=== Exercise data ===

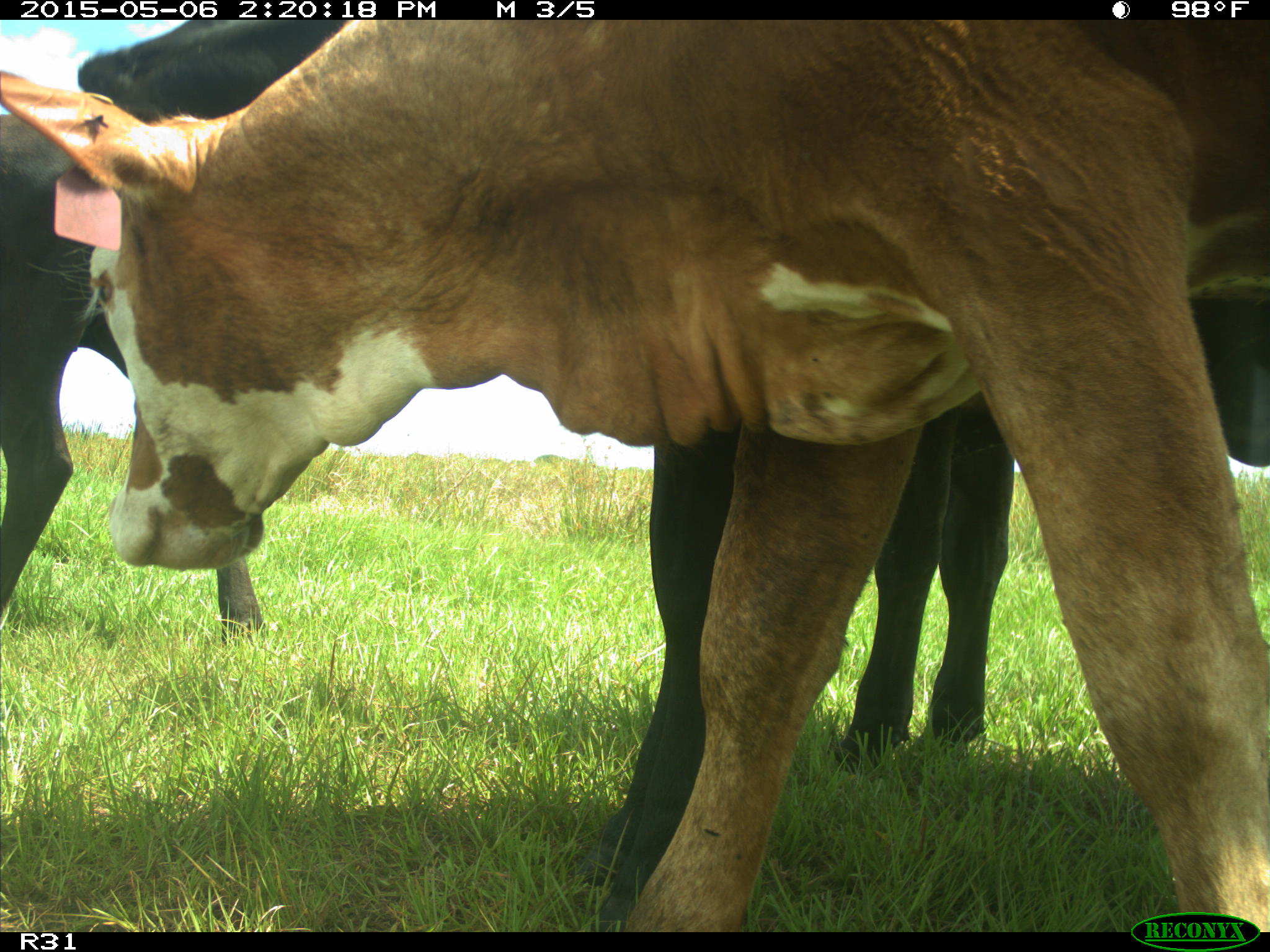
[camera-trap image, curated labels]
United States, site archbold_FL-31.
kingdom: Animalia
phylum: Chordata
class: Mammalia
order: Artiodactyla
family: Bovidae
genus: Bos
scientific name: Bos taurus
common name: domestic cow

===

__Task directions__
Reproduce all the records verbatim, excluding images.

__Output for this exercise__
[camera-trap image, curated labels]
United States, site archbold_FL-31.
kingdom: Animalia
phylum: Chordata
class: Mammalia
order: Artiodactyla
family: Bovidae
genus: Bos
scientific name: Bos taurus
common name: domestic cow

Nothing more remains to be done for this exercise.